The International Monetary Fund (IMF) has indicated a recovery of the local economy and projected growth of just over three per cent this year.
The IMF yesterday released the concluding statement of its two-week 2023 Article IV Mission to Trinidad and Tobago.
It is a yearly health-check by international experts of Trinidad and Tobago’s economy and finances.
“The concluding statement points to the ongoing broad-based recovery of the economy, with a projected growth for 2023 at 3.2 per cent (following 2.5 per cent in 2022), even higher than the Government’s own projections for growth,” the Ministry of Finance said in a release on the IMF’s concluding statement.
Finance Minister Colm Imbert said: “Such positive outlook is notable given the complicated international economic context.”
He added: “The IMF ‘welcomes’ our prudent management of public finances, views as ‘appropriate’ the current public expenditure envelope, and encourages us to continue building buffers in the Heritage and Stabilisation Fund. Our medium-term commitments to fiscal rectitude are also deemed ‘prudent and welcome’.”
Public sector debt at 71 per cent
Overall, the public debt trajectory is expected to be broadly stable until 2028, notwithstanding materially more pessimistic oil and gas price projections, the Ministry noted in the IMF’s statement.

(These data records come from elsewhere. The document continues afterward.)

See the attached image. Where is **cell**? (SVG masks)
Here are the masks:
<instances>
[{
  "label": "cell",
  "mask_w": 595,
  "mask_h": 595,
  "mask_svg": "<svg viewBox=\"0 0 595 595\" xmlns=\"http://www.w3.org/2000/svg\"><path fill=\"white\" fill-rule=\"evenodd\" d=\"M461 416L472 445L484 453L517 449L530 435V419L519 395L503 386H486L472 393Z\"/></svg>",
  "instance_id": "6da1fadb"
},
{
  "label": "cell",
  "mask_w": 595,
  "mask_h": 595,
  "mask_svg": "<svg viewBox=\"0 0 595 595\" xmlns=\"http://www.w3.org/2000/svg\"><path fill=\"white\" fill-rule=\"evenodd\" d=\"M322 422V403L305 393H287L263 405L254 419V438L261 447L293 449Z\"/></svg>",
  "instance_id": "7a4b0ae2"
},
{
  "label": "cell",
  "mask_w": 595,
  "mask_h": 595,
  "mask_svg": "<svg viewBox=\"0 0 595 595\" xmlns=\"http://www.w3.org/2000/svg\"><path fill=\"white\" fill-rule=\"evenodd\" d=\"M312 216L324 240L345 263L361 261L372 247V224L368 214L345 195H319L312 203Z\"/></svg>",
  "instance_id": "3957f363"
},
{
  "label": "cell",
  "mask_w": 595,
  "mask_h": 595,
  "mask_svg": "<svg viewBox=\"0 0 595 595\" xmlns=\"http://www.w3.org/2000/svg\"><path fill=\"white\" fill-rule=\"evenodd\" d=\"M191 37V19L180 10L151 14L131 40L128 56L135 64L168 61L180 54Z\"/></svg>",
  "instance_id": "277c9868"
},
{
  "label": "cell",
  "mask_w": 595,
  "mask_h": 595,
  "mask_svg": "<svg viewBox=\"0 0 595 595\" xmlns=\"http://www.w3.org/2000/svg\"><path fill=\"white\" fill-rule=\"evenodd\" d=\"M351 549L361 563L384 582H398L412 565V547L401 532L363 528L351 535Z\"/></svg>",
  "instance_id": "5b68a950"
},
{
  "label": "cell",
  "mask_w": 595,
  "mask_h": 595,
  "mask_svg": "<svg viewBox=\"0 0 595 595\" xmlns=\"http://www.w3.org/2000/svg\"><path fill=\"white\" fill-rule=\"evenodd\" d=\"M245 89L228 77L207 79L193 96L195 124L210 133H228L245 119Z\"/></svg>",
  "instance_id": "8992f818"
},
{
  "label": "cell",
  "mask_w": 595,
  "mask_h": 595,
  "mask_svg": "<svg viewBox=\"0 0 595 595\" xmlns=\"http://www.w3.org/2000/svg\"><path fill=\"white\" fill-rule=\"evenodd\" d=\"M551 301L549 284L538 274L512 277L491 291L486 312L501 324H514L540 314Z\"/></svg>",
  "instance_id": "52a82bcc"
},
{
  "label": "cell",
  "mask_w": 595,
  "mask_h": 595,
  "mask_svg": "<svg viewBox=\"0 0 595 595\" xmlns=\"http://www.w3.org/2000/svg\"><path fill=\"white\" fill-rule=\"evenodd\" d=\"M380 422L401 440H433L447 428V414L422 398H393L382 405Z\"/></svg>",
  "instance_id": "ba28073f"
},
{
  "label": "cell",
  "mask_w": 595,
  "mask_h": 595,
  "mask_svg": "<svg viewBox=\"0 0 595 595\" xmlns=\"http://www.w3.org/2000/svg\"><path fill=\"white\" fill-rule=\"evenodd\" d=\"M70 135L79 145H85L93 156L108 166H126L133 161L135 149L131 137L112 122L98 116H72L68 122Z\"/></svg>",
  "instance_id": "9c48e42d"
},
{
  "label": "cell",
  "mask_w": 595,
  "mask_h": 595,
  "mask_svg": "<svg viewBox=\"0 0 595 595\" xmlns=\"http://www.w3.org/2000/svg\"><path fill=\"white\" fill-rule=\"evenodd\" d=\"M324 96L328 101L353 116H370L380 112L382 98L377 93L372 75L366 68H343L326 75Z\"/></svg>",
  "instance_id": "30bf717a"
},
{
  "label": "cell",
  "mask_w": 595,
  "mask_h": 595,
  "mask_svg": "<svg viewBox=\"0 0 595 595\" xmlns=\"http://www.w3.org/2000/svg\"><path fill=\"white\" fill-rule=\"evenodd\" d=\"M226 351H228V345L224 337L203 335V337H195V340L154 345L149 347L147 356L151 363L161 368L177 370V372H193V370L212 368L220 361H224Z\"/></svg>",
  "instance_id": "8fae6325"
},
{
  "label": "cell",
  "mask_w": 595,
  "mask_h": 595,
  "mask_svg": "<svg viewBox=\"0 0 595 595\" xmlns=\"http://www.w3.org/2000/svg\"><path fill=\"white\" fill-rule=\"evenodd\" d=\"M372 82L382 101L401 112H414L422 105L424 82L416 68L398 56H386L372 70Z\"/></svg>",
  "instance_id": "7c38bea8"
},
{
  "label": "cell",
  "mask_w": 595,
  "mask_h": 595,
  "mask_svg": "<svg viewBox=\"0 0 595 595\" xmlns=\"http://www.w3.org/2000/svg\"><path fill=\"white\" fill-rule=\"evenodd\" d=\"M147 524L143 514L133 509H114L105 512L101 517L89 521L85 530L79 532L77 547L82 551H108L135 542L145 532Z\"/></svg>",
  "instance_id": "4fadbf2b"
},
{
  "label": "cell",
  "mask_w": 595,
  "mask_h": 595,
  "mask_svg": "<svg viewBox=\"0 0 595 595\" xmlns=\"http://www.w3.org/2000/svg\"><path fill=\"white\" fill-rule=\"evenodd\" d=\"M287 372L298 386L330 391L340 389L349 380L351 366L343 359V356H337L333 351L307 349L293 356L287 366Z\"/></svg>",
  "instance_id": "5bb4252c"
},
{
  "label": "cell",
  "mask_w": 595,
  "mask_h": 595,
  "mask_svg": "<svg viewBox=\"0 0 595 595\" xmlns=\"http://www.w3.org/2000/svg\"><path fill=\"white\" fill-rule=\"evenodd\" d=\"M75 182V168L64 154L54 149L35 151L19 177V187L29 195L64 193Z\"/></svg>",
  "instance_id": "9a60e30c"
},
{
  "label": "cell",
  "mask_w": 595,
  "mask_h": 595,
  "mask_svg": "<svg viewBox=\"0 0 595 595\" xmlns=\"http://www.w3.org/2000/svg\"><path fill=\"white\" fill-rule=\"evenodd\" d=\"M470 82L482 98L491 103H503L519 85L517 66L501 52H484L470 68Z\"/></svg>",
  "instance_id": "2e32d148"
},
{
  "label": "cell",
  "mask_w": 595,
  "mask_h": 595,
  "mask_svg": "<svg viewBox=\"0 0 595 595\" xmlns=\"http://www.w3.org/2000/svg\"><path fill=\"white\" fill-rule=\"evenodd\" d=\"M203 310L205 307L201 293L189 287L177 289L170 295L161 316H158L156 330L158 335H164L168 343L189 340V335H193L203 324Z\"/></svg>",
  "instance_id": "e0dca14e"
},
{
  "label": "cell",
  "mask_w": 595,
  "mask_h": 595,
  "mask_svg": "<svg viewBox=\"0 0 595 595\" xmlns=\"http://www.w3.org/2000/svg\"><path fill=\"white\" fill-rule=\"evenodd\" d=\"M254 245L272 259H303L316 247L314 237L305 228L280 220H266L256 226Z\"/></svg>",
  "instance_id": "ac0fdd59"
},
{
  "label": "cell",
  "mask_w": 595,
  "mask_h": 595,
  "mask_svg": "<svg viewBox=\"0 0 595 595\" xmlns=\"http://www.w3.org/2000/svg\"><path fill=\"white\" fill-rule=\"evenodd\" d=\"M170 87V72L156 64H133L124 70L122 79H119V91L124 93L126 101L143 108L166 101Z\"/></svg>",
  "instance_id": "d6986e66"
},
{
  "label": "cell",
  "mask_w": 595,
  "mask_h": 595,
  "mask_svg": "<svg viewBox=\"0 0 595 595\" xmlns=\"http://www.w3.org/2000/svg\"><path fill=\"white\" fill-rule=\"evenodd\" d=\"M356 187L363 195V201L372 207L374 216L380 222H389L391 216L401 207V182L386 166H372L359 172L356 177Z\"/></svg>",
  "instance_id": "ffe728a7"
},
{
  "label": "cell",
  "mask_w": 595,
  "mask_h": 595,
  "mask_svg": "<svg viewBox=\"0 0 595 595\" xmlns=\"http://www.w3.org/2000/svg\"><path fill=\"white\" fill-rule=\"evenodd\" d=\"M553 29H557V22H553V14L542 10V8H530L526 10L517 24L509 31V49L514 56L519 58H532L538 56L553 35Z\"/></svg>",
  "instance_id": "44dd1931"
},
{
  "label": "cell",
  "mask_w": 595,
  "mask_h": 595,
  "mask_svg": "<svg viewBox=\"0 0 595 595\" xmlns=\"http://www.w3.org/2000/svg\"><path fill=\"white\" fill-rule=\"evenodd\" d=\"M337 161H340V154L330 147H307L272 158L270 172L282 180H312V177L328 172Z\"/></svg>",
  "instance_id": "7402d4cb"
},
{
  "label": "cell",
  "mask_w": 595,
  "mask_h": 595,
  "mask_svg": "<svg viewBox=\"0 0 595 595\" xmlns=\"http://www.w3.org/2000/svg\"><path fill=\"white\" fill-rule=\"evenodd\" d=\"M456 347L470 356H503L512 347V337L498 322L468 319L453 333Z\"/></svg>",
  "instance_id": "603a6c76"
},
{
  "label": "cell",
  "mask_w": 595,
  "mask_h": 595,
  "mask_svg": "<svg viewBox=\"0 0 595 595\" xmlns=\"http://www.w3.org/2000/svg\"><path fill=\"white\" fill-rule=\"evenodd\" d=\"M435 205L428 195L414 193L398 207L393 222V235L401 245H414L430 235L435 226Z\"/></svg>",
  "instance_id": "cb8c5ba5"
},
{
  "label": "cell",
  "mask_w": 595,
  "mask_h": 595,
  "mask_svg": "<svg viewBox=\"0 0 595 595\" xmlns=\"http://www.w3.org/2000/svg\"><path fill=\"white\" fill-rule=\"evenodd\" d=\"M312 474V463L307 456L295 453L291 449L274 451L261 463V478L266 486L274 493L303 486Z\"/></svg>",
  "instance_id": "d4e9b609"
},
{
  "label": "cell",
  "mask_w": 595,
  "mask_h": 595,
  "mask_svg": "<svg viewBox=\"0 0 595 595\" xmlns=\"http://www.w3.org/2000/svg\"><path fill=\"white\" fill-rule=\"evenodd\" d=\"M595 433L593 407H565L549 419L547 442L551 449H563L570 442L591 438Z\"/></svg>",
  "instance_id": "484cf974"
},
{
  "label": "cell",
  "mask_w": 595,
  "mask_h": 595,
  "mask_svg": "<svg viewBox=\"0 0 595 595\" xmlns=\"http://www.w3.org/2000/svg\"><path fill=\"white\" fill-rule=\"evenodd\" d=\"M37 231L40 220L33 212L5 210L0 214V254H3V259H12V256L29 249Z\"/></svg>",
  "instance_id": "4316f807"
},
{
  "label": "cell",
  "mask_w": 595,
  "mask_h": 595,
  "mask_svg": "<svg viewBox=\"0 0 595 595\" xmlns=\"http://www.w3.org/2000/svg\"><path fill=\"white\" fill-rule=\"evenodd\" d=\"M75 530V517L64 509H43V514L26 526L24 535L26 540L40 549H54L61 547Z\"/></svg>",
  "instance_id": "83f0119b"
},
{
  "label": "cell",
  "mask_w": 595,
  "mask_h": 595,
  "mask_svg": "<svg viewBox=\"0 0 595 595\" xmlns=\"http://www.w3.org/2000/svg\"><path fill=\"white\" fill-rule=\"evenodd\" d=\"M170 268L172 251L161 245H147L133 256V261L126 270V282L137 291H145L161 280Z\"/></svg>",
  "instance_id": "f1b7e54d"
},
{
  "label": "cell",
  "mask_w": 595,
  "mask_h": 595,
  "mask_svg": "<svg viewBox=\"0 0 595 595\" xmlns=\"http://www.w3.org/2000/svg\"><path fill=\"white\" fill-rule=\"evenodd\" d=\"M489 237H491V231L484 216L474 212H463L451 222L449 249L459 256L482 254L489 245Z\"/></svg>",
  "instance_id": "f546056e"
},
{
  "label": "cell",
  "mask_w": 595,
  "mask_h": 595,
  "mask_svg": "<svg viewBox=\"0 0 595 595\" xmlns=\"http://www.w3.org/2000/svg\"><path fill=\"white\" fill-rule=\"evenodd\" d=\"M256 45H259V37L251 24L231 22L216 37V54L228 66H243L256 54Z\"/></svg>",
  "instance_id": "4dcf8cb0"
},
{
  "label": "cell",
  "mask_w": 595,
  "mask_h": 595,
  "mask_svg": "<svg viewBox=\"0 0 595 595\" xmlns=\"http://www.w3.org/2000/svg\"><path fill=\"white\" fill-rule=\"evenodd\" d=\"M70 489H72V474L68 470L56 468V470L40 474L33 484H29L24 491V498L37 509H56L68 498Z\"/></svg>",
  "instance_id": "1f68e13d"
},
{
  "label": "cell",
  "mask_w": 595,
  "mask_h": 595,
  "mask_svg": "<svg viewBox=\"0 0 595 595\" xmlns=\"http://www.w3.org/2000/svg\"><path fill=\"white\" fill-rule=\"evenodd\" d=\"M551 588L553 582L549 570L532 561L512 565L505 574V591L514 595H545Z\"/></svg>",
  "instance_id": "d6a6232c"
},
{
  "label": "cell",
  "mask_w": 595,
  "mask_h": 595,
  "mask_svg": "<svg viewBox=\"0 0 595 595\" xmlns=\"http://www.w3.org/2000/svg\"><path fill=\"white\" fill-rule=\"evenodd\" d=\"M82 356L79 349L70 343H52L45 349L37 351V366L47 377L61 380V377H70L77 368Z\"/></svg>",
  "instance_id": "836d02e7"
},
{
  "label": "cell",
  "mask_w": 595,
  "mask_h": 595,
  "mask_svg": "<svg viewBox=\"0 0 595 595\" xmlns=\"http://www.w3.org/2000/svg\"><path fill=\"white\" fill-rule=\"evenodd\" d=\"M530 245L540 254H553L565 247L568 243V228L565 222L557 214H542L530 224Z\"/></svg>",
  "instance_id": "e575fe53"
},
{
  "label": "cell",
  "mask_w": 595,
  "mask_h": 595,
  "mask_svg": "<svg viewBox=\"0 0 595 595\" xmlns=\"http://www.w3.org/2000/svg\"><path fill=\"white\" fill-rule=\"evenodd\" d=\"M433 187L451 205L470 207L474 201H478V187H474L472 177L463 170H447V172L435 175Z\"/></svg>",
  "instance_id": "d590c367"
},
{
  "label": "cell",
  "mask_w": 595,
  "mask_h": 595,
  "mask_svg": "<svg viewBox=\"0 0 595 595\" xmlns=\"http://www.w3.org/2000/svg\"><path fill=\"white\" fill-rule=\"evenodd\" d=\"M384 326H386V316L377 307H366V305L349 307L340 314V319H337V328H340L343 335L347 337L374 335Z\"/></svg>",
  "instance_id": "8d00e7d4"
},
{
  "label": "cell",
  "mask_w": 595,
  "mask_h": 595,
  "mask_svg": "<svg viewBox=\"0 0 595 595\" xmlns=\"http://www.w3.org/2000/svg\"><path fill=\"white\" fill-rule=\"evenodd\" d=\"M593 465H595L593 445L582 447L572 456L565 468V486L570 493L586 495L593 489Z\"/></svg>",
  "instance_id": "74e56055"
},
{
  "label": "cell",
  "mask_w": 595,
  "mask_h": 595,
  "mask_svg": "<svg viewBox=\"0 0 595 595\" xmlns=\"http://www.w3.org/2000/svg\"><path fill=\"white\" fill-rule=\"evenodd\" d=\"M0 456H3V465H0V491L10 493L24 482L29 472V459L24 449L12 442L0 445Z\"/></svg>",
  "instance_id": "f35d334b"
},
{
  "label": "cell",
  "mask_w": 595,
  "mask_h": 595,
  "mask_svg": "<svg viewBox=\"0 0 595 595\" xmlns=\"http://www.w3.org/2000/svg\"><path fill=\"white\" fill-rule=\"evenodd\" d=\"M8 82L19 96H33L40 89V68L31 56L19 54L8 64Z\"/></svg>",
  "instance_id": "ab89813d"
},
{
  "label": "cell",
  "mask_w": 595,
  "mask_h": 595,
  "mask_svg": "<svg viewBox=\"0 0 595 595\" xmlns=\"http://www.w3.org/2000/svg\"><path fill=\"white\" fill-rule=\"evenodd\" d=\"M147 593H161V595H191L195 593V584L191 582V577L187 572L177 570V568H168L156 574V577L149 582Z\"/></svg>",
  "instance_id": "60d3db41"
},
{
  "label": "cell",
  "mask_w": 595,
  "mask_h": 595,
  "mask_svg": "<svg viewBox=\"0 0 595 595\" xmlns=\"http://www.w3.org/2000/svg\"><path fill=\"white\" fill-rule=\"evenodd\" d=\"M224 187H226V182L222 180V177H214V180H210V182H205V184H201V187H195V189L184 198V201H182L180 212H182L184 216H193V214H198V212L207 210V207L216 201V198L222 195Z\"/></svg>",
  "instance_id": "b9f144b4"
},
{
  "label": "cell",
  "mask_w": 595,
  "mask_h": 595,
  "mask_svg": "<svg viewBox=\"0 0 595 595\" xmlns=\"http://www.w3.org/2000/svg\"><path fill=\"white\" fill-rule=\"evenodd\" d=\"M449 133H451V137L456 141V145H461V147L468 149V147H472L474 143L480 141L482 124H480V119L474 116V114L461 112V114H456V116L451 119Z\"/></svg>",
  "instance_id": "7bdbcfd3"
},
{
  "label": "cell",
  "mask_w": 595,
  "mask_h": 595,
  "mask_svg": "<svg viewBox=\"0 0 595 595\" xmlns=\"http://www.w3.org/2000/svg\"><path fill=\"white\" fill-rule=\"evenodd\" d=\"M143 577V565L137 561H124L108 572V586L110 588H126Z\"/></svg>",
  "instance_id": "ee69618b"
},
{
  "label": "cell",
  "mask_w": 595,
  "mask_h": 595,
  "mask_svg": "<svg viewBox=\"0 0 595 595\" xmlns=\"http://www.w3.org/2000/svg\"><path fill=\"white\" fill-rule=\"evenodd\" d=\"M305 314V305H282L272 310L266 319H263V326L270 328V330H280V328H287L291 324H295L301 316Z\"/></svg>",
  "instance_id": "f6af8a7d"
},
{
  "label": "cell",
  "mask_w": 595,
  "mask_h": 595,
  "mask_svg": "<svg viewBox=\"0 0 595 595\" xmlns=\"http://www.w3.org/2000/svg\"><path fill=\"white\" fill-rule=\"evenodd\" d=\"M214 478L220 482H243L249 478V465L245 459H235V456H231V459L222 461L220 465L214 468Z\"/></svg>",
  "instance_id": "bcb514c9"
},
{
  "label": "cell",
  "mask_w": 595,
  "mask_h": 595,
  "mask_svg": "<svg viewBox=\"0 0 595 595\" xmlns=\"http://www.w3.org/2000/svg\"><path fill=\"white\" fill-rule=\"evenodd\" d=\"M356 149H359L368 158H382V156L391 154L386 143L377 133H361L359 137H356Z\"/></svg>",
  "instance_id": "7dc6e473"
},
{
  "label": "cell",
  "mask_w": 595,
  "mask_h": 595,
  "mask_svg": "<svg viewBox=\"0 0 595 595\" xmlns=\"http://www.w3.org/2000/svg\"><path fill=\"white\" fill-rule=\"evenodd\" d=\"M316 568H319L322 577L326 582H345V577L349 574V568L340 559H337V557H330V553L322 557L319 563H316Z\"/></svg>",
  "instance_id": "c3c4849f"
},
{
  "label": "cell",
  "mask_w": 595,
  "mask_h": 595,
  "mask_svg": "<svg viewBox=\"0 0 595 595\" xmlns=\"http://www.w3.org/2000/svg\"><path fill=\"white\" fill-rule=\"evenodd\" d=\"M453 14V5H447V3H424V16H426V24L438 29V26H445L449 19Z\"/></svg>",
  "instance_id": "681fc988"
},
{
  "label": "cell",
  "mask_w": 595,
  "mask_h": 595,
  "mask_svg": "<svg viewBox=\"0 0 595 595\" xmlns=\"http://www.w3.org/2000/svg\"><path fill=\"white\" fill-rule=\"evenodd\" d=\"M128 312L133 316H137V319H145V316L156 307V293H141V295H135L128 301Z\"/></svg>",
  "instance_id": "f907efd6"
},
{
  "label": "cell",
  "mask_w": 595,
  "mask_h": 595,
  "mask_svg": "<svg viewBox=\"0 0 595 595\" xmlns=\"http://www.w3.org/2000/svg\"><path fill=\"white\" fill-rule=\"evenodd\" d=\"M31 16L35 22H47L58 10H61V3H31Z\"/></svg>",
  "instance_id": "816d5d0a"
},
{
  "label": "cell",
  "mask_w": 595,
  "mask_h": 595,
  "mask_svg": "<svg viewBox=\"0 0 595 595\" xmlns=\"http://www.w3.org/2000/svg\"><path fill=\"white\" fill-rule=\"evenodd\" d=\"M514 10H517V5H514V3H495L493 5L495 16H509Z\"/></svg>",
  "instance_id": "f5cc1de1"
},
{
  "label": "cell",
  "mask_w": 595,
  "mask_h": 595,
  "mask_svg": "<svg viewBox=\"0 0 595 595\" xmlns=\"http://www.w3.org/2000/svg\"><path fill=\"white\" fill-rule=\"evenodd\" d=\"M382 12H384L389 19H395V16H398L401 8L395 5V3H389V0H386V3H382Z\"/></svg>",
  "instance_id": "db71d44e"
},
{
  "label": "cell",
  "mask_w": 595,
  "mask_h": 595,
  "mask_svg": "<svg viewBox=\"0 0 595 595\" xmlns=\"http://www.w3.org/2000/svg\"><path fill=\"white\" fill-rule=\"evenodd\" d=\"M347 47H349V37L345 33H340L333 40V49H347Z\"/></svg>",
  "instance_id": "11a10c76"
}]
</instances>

The IMF’s headline central government debt/GDP metric puts Trinidad and Tobago’s Central Government debt at 53.8 per cent of GDP for 2022, and 53.9 per cent in 2023.
“Trinidad and Tobago’s more conservative approach to the quantification of country debt, namely Public Sector Debt which, in addition to Central Government debt, includes a considerable amount of Government-guaranteed debt, has also stabilised at 71 per cent according to the IMF, after a significant decline from post-Covid heights, and is now well below other Caricom and LATAM countries,” the statement said.
“The IMF’s acknowledgment of the prudence, resilience and medium-term orientation of our fiscal policy is indeed gratifying, coming as it does after the multiple shocks faced by Trinidad and Tobago and the world economy over the last three years,” Imbert stated.
The IMF has encouraged us to continue “maintaining sound and consistent policies to support our current exchange rate arrangements” while acknowledging the need to balance growth and price stability objectives.
Lastly, the IMF points to the need to “step up efforts” to diversify our economy, the Ministry statement said.
“The IMF’s guidance and encouragement are very useful and timely,” said Imbert. “It is our intention indeed to accelerate our diversification efforts, and build on the foundation we have laid of sound fiscal and financial policies.”